Louis’s mum married a Congolese man who owned land in Masisi. Mama Lisa, as she was called, shared their fields with the local women who were Hutu. They worked together as women who were farmers and sold their crops in nearby towns like Goma. Mama Lisa was beloved and respected. The women she had helped were now helping her when the war broke out. They protected Mama Lisa and her seven from their husbands who were hunting them because they were Tutsis. The women hid them for weeks, moving them from place to place to place until they could no longer harbor them safely. And then the women told Mama Lisa she must flee or they would be killed. The men found out what the women had done. Mama Lisa gathered her children together and gave them each a name to remember and sent them in various directions to fend for themselves. Before she said goodbye to her three oldest children, she said a prayer to keep them safe, and asked God to return them to her. And then they scattered in the depth of night. The three older children, Lisa, Samuel, and Louis (fourteen, thirteen, and eleven years old at the time), followed their mother’s instructions, each one carrying a different woman’s name on their lips as they found their way to the right women in the right villages who anticipated them. Each child was delivered safely to its mother (this was within roughly a three-month period), who was waiting for their return inside the refugee camp in Goma on the border of Rwanda and the Democratic Republic of the Congo. What happened within those harrowing months is their story to tell, not mine.

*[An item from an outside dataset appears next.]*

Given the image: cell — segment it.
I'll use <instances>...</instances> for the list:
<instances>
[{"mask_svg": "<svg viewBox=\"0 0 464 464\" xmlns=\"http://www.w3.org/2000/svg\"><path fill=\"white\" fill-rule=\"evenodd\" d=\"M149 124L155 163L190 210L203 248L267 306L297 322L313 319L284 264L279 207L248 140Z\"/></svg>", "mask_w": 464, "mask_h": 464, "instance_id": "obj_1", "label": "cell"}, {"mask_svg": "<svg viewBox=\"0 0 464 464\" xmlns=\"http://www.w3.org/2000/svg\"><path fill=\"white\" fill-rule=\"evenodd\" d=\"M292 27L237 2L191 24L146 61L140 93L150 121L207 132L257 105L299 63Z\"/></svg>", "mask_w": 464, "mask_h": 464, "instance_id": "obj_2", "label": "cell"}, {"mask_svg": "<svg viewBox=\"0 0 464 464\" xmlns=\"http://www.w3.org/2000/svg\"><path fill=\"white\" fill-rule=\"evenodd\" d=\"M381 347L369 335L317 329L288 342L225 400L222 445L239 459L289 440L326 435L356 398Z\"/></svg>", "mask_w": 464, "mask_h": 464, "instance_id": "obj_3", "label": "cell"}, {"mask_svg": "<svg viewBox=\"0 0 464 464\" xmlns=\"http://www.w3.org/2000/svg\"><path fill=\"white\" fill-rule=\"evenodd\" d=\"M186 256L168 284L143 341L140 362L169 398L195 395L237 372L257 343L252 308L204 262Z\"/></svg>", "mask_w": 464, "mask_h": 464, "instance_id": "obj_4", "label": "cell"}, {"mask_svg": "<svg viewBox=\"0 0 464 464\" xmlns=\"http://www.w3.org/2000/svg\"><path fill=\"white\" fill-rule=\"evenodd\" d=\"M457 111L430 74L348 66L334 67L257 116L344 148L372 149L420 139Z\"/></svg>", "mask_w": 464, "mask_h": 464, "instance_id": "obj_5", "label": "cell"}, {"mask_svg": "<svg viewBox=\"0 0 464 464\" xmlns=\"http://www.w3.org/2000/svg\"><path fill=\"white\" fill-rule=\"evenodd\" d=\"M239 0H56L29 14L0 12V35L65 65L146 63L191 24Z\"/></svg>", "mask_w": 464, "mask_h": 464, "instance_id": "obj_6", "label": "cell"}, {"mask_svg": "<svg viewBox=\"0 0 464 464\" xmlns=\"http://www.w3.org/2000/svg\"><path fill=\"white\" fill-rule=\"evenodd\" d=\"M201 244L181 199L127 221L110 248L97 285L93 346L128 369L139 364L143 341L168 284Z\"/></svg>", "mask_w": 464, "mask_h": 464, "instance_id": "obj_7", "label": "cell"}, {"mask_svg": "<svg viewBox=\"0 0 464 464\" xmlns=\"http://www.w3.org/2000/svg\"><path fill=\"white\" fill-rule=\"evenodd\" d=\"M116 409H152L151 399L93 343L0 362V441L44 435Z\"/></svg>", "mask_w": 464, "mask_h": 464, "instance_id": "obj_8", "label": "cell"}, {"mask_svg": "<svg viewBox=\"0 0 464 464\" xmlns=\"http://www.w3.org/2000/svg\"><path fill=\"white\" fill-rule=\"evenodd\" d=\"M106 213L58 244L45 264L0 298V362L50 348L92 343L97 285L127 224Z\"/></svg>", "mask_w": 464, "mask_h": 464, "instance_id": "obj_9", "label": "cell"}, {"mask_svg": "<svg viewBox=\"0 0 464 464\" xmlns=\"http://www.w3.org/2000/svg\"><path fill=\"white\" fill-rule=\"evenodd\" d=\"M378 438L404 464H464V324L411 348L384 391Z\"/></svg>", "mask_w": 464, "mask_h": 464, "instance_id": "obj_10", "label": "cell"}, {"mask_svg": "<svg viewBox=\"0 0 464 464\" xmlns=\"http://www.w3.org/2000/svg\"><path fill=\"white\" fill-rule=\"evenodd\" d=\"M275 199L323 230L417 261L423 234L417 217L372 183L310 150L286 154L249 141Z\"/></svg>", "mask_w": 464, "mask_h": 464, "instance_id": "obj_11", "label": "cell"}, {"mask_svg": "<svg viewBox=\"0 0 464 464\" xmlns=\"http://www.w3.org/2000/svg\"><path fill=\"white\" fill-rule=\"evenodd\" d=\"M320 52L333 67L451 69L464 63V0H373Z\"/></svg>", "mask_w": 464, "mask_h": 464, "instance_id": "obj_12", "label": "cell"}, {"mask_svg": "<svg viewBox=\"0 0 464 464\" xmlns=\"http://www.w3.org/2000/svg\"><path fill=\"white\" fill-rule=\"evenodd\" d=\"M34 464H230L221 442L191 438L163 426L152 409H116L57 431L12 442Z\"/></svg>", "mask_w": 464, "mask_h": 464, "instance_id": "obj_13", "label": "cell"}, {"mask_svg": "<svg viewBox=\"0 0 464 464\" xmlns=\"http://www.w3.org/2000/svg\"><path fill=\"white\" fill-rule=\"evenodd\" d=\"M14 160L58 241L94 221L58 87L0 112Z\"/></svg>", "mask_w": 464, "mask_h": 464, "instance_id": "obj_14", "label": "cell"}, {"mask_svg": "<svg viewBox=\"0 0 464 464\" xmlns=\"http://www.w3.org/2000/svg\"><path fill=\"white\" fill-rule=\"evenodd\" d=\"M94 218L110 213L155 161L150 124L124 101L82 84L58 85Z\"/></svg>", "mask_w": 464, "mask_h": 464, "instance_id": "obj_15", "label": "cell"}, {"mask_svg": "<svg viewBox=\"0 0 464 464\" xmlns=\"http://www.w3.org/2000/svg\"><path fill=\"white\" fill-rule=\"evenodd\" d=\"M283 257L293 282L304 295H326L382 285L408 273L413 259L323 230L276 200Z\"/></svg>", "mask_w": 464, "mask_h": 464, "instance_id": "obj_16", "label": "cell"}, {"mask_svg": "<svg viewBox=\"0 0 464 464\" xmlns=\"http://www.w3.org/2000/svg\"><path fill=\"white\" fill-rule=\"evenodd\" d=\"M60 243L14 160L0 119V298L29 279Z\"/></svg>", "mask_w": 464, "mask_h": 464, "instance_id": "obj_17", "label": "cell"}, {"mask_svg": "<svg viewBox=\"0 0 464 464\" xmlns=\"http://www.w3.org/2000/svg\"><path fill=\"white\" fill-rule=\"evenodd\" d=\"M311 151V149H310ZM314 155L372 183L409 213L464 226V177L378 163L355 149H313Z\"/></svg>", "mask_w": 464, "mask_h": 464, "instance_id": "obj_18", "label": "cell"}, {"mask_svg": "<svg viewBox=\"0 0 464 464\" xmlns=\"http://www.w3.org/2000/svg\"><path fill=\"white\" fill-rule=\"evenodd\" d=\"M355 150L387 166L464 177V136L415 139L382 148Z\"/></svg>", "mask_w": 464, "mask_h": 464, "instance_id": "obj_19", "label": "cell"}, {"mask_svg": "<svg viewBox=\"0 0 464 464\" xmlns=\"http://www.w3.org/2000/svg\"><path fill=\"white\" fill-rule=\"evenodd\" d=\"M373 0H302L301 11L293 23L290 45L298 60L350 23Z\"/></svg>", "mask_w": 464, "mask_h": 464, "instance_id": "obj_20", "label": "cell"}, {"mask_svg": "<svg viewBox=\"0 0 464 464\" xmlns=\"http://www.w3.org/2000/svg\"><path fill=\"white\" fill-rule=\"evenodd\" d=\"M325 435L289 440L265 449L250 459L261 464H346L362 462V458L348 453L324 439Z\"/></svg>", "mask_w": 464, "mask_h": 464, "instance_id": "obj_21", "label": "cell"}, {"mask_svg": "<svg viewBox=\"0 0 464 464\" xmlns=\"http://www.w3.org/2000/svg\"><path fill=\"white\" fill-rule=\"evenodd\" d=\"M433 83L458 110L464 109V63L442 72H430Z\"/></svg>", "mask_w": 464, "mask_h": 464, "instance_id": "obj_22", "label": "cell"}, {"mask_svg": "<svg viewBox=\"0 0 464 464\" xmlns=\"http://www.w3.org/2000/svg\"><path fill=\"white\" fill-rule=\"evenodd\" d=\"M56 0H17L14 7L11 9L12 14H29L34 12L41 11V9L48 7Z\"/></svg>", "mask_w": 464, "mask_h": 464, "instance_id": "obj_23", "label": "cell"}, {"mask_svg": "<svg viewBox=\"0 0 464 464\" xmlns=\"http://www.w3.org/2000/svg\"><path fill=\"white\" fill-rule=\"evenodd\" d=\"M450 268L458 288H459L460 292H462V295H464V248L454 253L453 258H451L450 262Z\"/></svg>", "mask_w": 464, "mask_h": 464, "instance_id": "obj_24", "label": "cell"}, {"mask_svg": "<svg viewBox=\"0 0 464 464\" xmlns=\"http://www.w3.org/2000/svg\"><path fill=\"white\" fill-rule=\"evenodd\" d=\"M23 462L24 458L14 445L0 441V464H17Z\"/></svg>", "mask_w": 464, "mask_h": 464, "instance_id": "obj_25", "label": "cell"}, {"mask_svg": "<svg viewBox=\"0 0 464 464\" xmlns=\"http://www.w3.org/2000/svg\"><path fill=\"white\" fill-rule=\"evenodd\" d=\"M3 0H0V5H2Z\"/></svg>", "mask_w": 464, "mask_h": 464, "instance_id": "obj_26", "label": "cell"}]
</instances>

Now, when I return to the faces of these women with Nyirabahire Esteri seated in the center of this gathering and flanked by women who have just given birth, I say their names: Kanyange on her left and Mukabatazi on her right, Mukabatazi’s mother seated next to her—the woman I took to be a man who triggered my own story of the oppression of women. I see their strength, I see their resilience, and the ghosts that will walk with them forever.
I now see a gathering of the future and the postures of the children who will carry the burden of generational trauma.